Senators Support Court’s Move to City

russian_constitutional_court The Council of the Russian State Duma on Tuesday supported a proposal from the city’s Legislative Assembly to move the Russian Constitutional Court from Moscow to the Senate and Synod buildings.

“The senators are convinced that this historic location, which has always housed state organizations, can’t be made commercial,” Vadim Tyulpanov, speaker of the St. Petersburg Legislative Assembly told reporters on Wednesday.
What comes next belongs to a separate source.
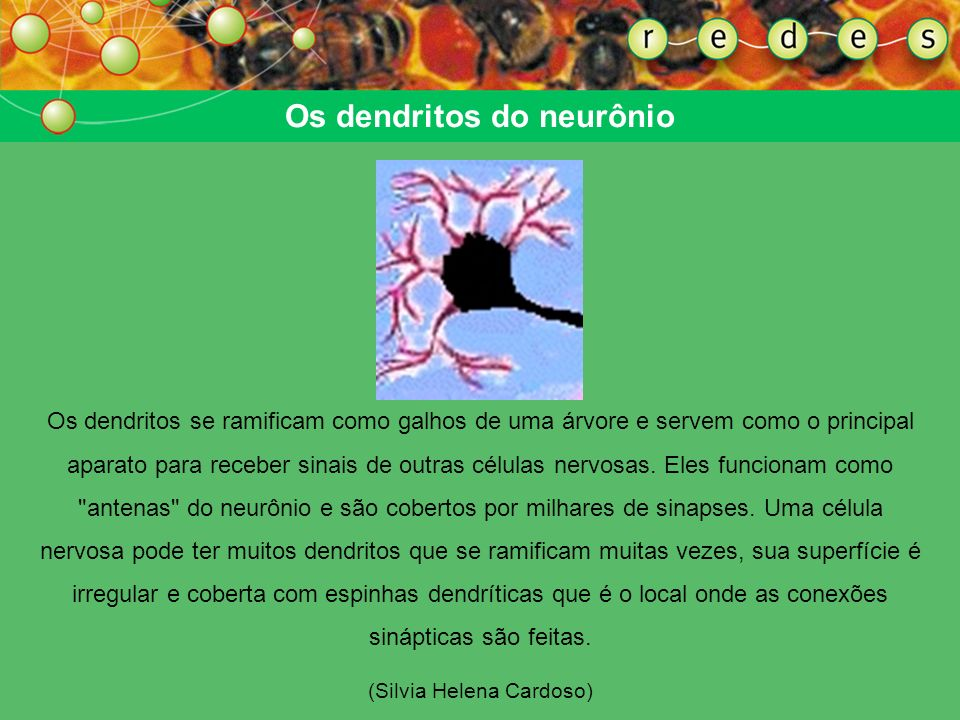Os dendritos do neurônio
The Legislative Assembly’s proposal followed a statement from presidential property manager Vladimir Kozhin, who expressed doubts about whether the state can afford the cost of reconstructing the buildings. At a news conference in Moscow last week, Kozhin suggested that the historic buildings, designed by the architect Carlo Rossi, may be offered to private investors.

The transfer of the Constitutional Court to St. Petersburg, if it happens, will mark the start of what has long been the dream of Governor Valentina Matviyenko, who has been promoting the idea of handing state functions to St. Petersburg since she started her job in the autumn of 2003.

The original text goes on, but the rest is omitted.